**READING TEXT**
Apart from its relationship with the national team, Twickenham is the venue for a number of other domestic and international rugby union matches. It hosts the annual London leg of the World Rugby Sevens Series, the Cup (championship) final and third-place match of the annual London leg of the World Rugby Women's Sevens Series, and the domestic Middlesex Sevens competition. It is also the venue for the Premiership Rugby final as well as Harlequins' Big Game at Christmas time and an additional annual fixture hosted by Harlequins in late spring.  Anglo-Welsh Cup, Heineken Cup and Champions Cup finals have also been held here in the past. The stadium is also host to The Varsity Match between Oxford and Cambridge, the English schools' Daily Mail Cup Final and the Army Navy Match which forms the culmination of the annual Inter-Services Competition.

History
Sold out Tests against New Zealand and South Africa at Crystal Palace saw the RFU realise the benefit of owning their own ground. Committee member William Williams and treasurer William Cail led the way to purchasing a 10.25 acre (4 hectare) market garden in Twickenham in 1907 for £5,500 12s 6d. The first stands were constructed the following year. Before the ground was purchased, it was used to grow cabbages, and so Twickenham Stadium is affectionately known as the Cabbage Patch. After further expenditure on roads, the first game, between Harlequins v. Richmond, was played on 2 October 1909, and the first international, England v. Wales, on 15 January 1910. At the time of the English-Welsh game, the stadium had a maximum capacity of 20,000 spectators. During World War I the ground was used for cattle, horse and sheep grazing. King George V unveiled a war memorial in 1921.

**ITEMS**

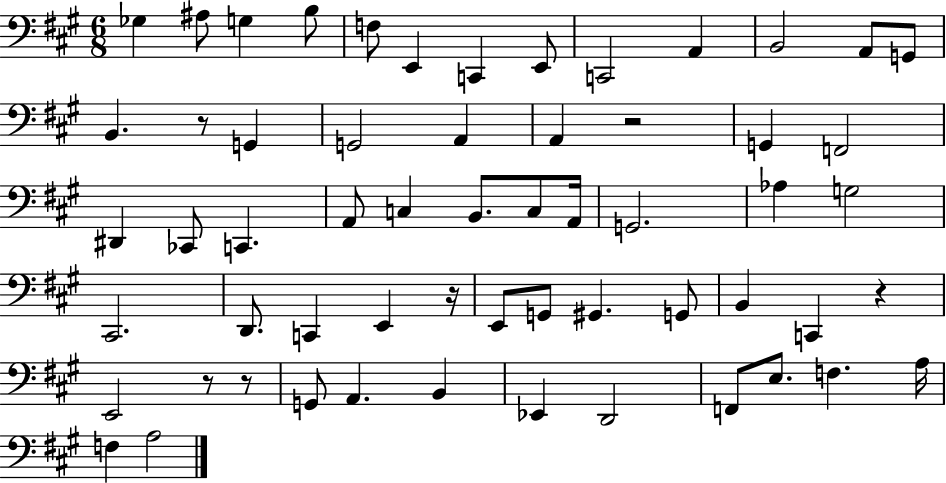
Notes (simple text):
---
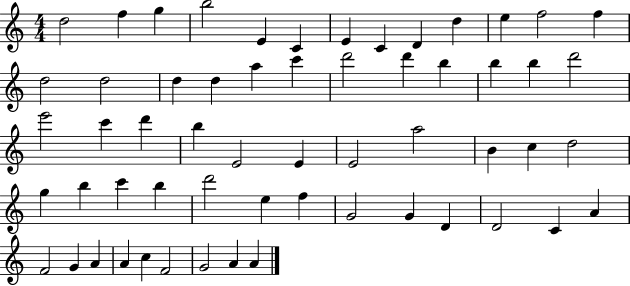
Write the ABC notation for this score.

**WORK REQUIRED**
Echo the Twickenham Stadium text exactly, everything from "Apart from its" down to "annual Inter-Services Competition.".

**WRITTEN RESPONSE**
Apart from its relationship with the national team, Twickenham is the venue for a number of other domestic and international rugby union matches. It hosts the annual London leg of the World Rugby Sevens Series, the Cup (championship) final and third-place match of the annual London leg of the World Rugby Women's Sevens Series, and the domestic Middlesex Sevens competition. It is also the venue for the Premiership Rugby final as well as Harlequins' Big Game at Christmas time and an additional annual fixture hosted by Harlequins in late spring.  Anglo-Welsh Cup, Heineken Cup and Champions Cup finals have also been held here in the past. The stadium is also host to The Varsity Match between Oxford and Cambridge, the English schools' Daily Mail Cup Final and the Army Navy Match which forms the culmination of the annual Inter-Services Competition.